New technology has made the application of law and ethics complicated, where everyday users of the media today have the same responsibilities as the big media players. “Advances in communication technology in this new millennium have redefined the ways most of us share news and information” (Pearson, 2019, p. 4). The intertwined legal and ethical issues in this situation include defamation, intellectual property, contempt and court publishing, confidentiality, privacy, discrimination and freedom of speech. In the process of ethical questioning, there is a duty of public responsibility when it comes to open justice and the disruption of court proceedings.
Instead of obtaining information about our legal system from going to court, most people now hear about the legal system from the mass media. A 2003 survey showed that “personal experience” came below television, newspapers and tabloids as a source of knowledge about the criminal justice system (Page, Wake, & Ames, 2004). Journalist Kate McClymont tweeted evidence during an ICAC hearing and observed that “There are witnesses who are sitting outside who are not meant to know what evidence is being given. Is this going to have an impact on the course of justice by tweeting the minutiae of what is happening in within the courtroom?” (Hemphill, 2013). Not only does this raise questions about the law, but it also points us to another huge media issue right now – open justice.
Twitter is problematic in court because it has the potential for distraction and disruption to the appropriate atmosphere of the court. In terms of open justice, the law of defamation is conjectured to protect people’s reputations from unethical intervention. In practice, its main effect is to hinder free speech and defend influential people from scrutiny. Jeremy Gans attended Victoria’s Supreme Court in 2017 and discovered that only accredited journalists may use electronic equipment, however members of the public needed to seek permission from the trial judge for the use of electronic equipment in Court (Gans, 2017). We are all publishers in the eye of the law when we post on social media, but journalists are typically provided different privileges in court as professional communicators. It is a more difficult task, however, to educate the broader community about social media legal risks.

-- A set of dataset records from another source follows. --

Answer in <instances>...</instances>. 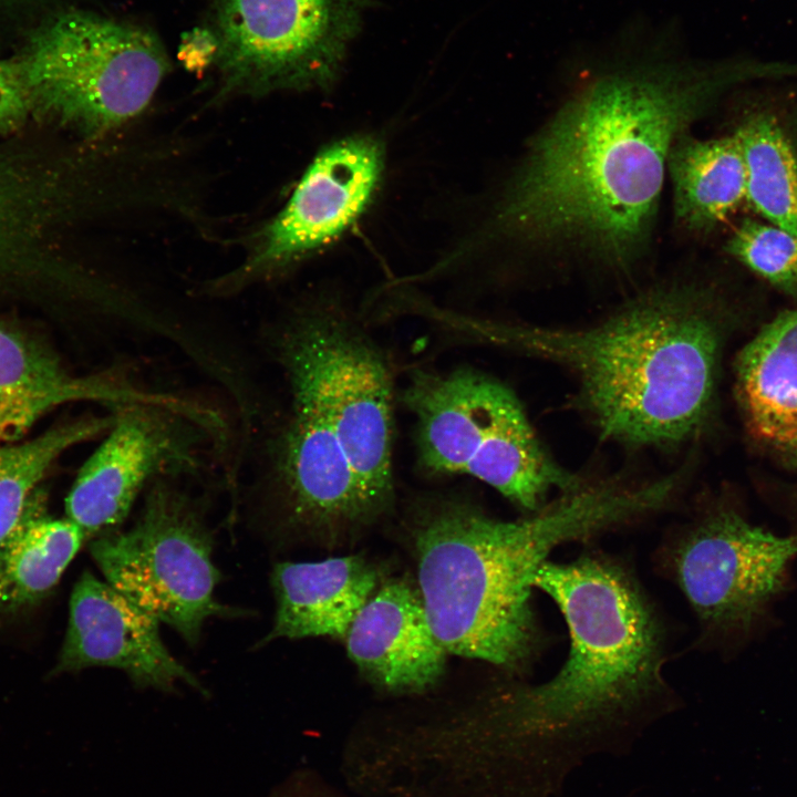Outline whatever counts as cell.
Returning <instances> with one entry per match:
<instances>
[{
	"mask_svg": "<svg viewBox=\"0 0 797 797\" xmlns=\"http://www.w3.org/2000/svg\"><path fill=\"white\" fill-rule=\"evenodd\" d=\"M746 172V204L797 236V155L779 113L753 106L735 127Z\"/></svg>",
	"mask_w": 797,
	"mask_h": 797,
	"instance_id": "44dd1931",
	"label": "cell"
},
{
	"mask_svg": "<svg viewBox=\"0 0 797 797\" xmlns=\"http://www.w3.org/2000/svg\"><path fill=\"white\" fill-rule=\"evenodd\" d=\"M401 401L426 474L477 478L528 513L587 483L549 456L515 393L484 372L415 370Z\"/></svg>",
	"mask_w": 797,
	"mask_h": 797,
	"instance_id": "5b68a950",
	"label": "cell"
},
{
	"mask_svg": "<svg viewBox=\"0 0 797 797\" xmlns=\"http://www.w3.org/2000/svg\"><path fill=\"white\" fill-rule=\"evenodd\" d=\"M344 640L361 673L390 692H423L444 671L447 652L432 632L417 588L406 580L377 588Z\"/></svg>",
	"mask_w": 797,
	"mask_h": 797,
	"instance_id": "2e32d148",
	"label": "cell"
},
{
	"mask_svg": "<svg viewBox=\"0 0 797 797\" xmlns=\"http://www.w3.org/2000/svg\"><path fill=\"white\" fill-rule=\"evenodd\" d=\"M18 59L32 116L86 137L143 112L168 70L164 48L148 30L82 11L51 20Z\"/></svg>",
	"mask_w": 797,
	"mask_h": 797,
	"instance_id": "52a82bcc",
	"label": "cell"
},
{
	"mask_svg": "<svg viewBox=\"0 0 797 797\" xmlns=\"http://www.w3.org/2000/svg\"><path fill=\"white\" fill-rule=\"evenodd\" d=\"M82 401L110 407L149 403L179 412L190 406L188 398L141 387L117 368L74 375L51 348L0 320V445L21 438L53 408Z\"/></svg>",
	"mask_w": 797,
	"mask_h": 797,
	"instance_id": "9a60e30c",
	"label": "cell"
},
{
	"mask_svg": "<svg viewBox=\"0 0 797 797\" xmlns=\"http://www.w3.org/2000/svg\"><path fill=\"white\" fill-rule=\"evenodd\" d=\"M286 380L289 407L270 442L268 464L284 522L325 534L371 522L376 517L327 414L303 383Z\"/></svg>",
	"mask_w": 797,
	"mask_h": 797,
	"instance_id": "4fadbf2b",
	"label": "cell"
},
{
	"mask_svg": "<svg viewBox=\"0 0 797 797\" xmlns=\"http://www.w3.org/2000/svg\"><path fill=\"white\" fill-rule=\"evenodd\" d=\"M796 556L797 535L778 536L732 509L714 508L670 530L654 560L704 632L728 633L760 615Z\"/></svg>",
	"mask_w": 797,
	"mask_h": 797,
	"instance_id": "30bf717a",
	"label": "cell"
},
{
	"mask_svg": "<svg viewBox=\"0 0 797 797\" xmlns=\"http://www.w3.org/2000/svg\"><path fill=\"white\" fill-rule=\"evenodd\" d=\"M271 583L275 624L263 640L332 636L344 639L358 612L377 589L376 568L359 556L314 562H280Z\"/></svg>",
	"mask_w": 797,
	"mask_h": 797,
	"instance_id": "ac0fdd59",
	"label": "cell"
},
{
	"mask_svg": "<svg viewBox=\"0 0 797 797\" xmlns=\"http://www.w3.org/2000/svg\"><path fill=\"white\" fill-rule=\"evenodd\" d=\"M182 44L180 52L186 62L195 61L206 65L210 61H215L218 42L214 32L196 29L186 35Z\"/></svg>",
	"mask_w": 797,
	"mask_h": 797,
	"instance_id": "484cf974",
	"label": "cell"
},
{
	"mask_svg": "<svg viewBox=\"0 0 797 797\" xmlns=\"http://www.w3.org/2000/svg\"><path fill=\"white\" fill-rule=\"evenodd\" d=\"M111 415L65 499L66 518L87 538L116 528L145 487L201 469L207 443L216 438L196 420L157 404H120Z\"/></svg>",
	"mask_w": 797,
	"mask_h": 797,
	"instance_id": "8fae6325",
	"label": "cell"
},
{
	"mask_svg": "<svg viewBox=\"0 0 797 797\" xmlns=\"http://www.w3.org/2000/svg\"><path fill=\"white\" fill-rule=\"evenodd\" d=\"M32 115V104L19 59L0 61V134L21 131Z\"/></svg>",
	"mask_w": 797,
	"mask_h": 797,
	"instance_id": "cb8c5ba5",
	"label": "cell"
},
{
	"mask_svg": "<svg viewBox=\"0 0 797 797\" xmlns=\"http://www.w3.org/2000/svg\"><path fill=\"white\" fill-rule=\"evenodd\" d=\"M725 251L776 289L797 292V236L767 221L744 218Z\"/></svg>",
	"mask_w": 797,
	"mask_h": 797,
	"instance_id": "603a6c76",
	"label": "cell"
},
{
	"mask_svg": "<svg viewBox=\"0 0 797 797\" xmlns=\"http://www.w3.org/2000/svg\"><path fill=\"white\" fill-rule=\"evenodd\" d=\"M737 307L717 286L650 290L586 328H546L458 314L459 337L558 363L600 433L633 445L700 434L716 403Z\"/></svg>",
	"mask_w": 797,
	"mask_h": 797,
	"instance_id": "3957f363",
	"label": "cell"
},
{
	"mask_svg": "<svg viewBox=\"0 0 797 797\" xmlns=\"http://www.w3.org/2000/svg\"><path fill=\"white\" fill-rule=\"evenodd\" d=\"M667 501L660 480L584 483L517 520L459 501L425 507L414 540L417 590L447 653L521 672L544 636L530 598L536 573L558 547L639 522Z\"/></svg>",
	"mask_w": 797,
	"mask_h": 797,
	"instance_id": "277c9868",
	"label": "cell"
},
{
	"mask_svg": "<svg viewBox=\"0 0 797 797\" xmlns=\"http://www.w3.org/2000/svg\"><path fill=\"white\" fill-rule=\"evenodd\" d=\"M779 115L797 155V102H791Z\"/></svg>",
	"mask_w": 797,
	"mask_h": 797,
	"instance_id": "4316f807",
	"label": "cell"
},
{
	"mask_svg": "<svg viewBox=\"0 0 797 797\" xmlns=\"http://www.w3.org/2000/svg\"><path fill=\"white\" fill-rule=\"evenodd\" d=\"M772 62L638 61L586 81L532 139L496 214L504 235L627 266L654 227L674 142Z\"/></svg>",
	"mask_w": 797,
	"mask_h": 797,
	"instance_id": "7a4b0ae2",
	"label": "cell"
},
{
	"mask_svg": "<svg viewBox=\"0 0 797 797\" xmlns=\"http://www.w3.org/2000/svg\"><path fill=\"white\" fill-rule=\"evenodd\" d=\"M675 220L686 230L707 234L746 203V172L734 133L715 138L682 134L666 163Z\"/></svg>",
	"mask_w": 797,
	"mask_h": 797,
	"instance_id": "d6986e66",
	"label": "cell"
},
{
	"mask_svg": "<svg viewBox=\"0 0 797 797\" xmlns=\"http://www.w3.org/2000/svg\"><path fill=\"white\" fill-rule=\"evenodd\" d=\"M366 0H211L215 62L227 93L329 89Z\"/></svg>",
	"mask_w": 797,
	"mask_h": 797,
	"instance_id": "9c48e42d",
	"label": "cell"
},
{
	"mask_svg": "<svg viewBox=\"0 0 797 797\" xmlns=\"http://www.w3.org/2000/svg\"><path fill=\"white\" fill-rule=\"evenodd\" d=\"M271 797H346L341 790L311 769L293 772L272 791Z\"/></svg>",
	"mask_w": 797,
	"mask_h": 797,
	"instance_id": "d4e9b609",
	"label": "cell"
},
{
	"mask_svg": "<svg viewBox=\"0 0 797 797\" xmlns=\"http://www.w3.org/2000/svg\"><path fill=\"white\" fill-rule=\"evenodd\" d=\"M273 346L284 376L303 383L327 414L377 518L394 498V382L382 349L330 299L289 314Z\"/></svg>",
	"mask_w": 797,
	"mask_h": 797,
	"instance_id": "8992f818",
	"label": "cell"
},
{
	"mask_svg": "<svg viewBox=\"0 0 797 797\" xmlns=\"http://www.w3.org/2000/svg\"><path fill=\"white\" fill-rule=\"evenodd\" d=\"M86 538L69 518L51 517L45 494L37 488L0 541V604L14 610L42 599L56 586Z\"/></svg>",
	"mask_w": 797,
	"mask_h": 797,
	"instance_id": "ffe728a7",
	"label": "cell"
},
{
	"mask_svg": "<svg viewBox=\"0 0 797 797\" xmlns=\"http://www.w3.org/2000/svg\"><path fill=\"white\" fill-rule=\"evenodd\" d=\"M158 620L90 571L76 581L53 673L91 666L124 671L139 687L175 690L178 682L205 692L197 677L164 645Z\"/></svg>",
	"mask_w": 797,
	"mask_h": 797,
	"instance_id": "5bb4252c",
	"label": "cell"
},
{
	"mask_svg": "<svg viewBox=\"0 0 797 797\" xmlns=\"http://www.w3.org/2000/svg\"><path fill=\"white\" fill-rule=\"evenodd\" d=\"M382 142L368 134L324 146L283 208L257 237L247 261L214 292L272 277L334 242L366 213L384 172Z\"/></svg>",
	"mask_w": 797,
	"mask_h": 797,
	"instance_id": "7c38bea8",
	"label": "cell"
},
{
	"mask_svg": "<svg viewBox=\"0 0 797 797\" xmlns=\"http://www.w3.org/2000/svg\"><path fill=\"white\" fill-rule=\"evenodd\" d=\"M735 382L752 441L797 469V307L778 313L744 345Z\"/></svg>",
	"mask_w": 797,
	"mask_h": 797,
	"instance_id": "e0dca14e",
	"label": "cell"
},
{
	"mask_svg": "<svg viewBox=\"0 0 797 797\" xmlns=\"http://www.w3.org/2000/svg\"><path fill=\"white\" fill-rule=\"evenodd\" d=\"M199 508L167 479L152 484L142 513L126 531L91 542L107 583L195 644L206 619L231 614L214 597L219 571Z\"/></svg>",
	"mask_w": 797,
	"mask_h": 797,
	"instance_id": "ba28073f",
	"label": "cell"
},
{
	"mask_svg": "<svg viewBox=\"0 0 797 797\" xmlns=\"http://www.w3.org/2000/svg\"><path fill=\"white\" fill-rule=\"evenodd\" d=\"M111 422V415L83 416L25 443L0 445V541L17 524L53 463L72 446L105 434Z\"/></svg>",
	"mask_w": 797,
	"mask_h": 797,
	"instance_id": "7402d4cb",
	"label": "cell"
},
{
	"mask_svg": "<svg viewBox=\"0 0 797 797\" xmlns=\"http://www.w3.org/2000/svg\"><path fill=\"white\" fill-rule=\"evenodd\" d=\"M534 587L565 619V662L545 682L445 712L437 727L443 768L478 797H551L580 762L630 744L677 704L664 622L625 561L601 550L547 560Z\"/></svg>",
	"mask_w": 797,
	"mask_h": 797,
	"instance_id": "6da1fadb",
	"label": "cell"
}]
</instances>
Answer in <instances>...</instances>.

There is a duty of public responsibility for everyday producers of media, and it is a privilege that communication in Australia is freer than that in many other societies. Pearson states how “abuse of that freedom can erode it for others, who may want to use it for the greater public good” (Pearson, 2019). All individuals should have greater accountability not only for self-protection for legal implications but also credibility in the eyes of the digital space.
Tweeting from court negatively impacts the administration of justice. In essence, access by witnesses to real-time posting about a trial may taint testimony and undermine fairness. With technology today, smartphones allow users to publish media whenever they want, posing problems for ordinary members of the community tangled up in media laws. Courts can no longer protect themselves from the surge of social media. The principal problem is the perception that members of the public may say or do something which implies holding a particular point of view.
AUSPUBLAW. (2015, August 6). Social media and the courts. Retrieved from https://auspublaw.org/2015/08/social-media-and-the-courts/
Page, B., Wake, R. and Ames, A. (2004) Public Confidence in the Criminal Justice System, Research Findings No. 221, London: Home Office.
Hemphill, B. (2013, May 16). Journalist use of social media in court an issue. Retrieved from https://mumbrella.com.au/journalist-use-of-social-media-in-court-an-issue-155942
Pearson, M. & Polden, M. (2019). The journalist’s guide to media law (6th edition) (pp. 3-27). Sydney: Allen & Unwin.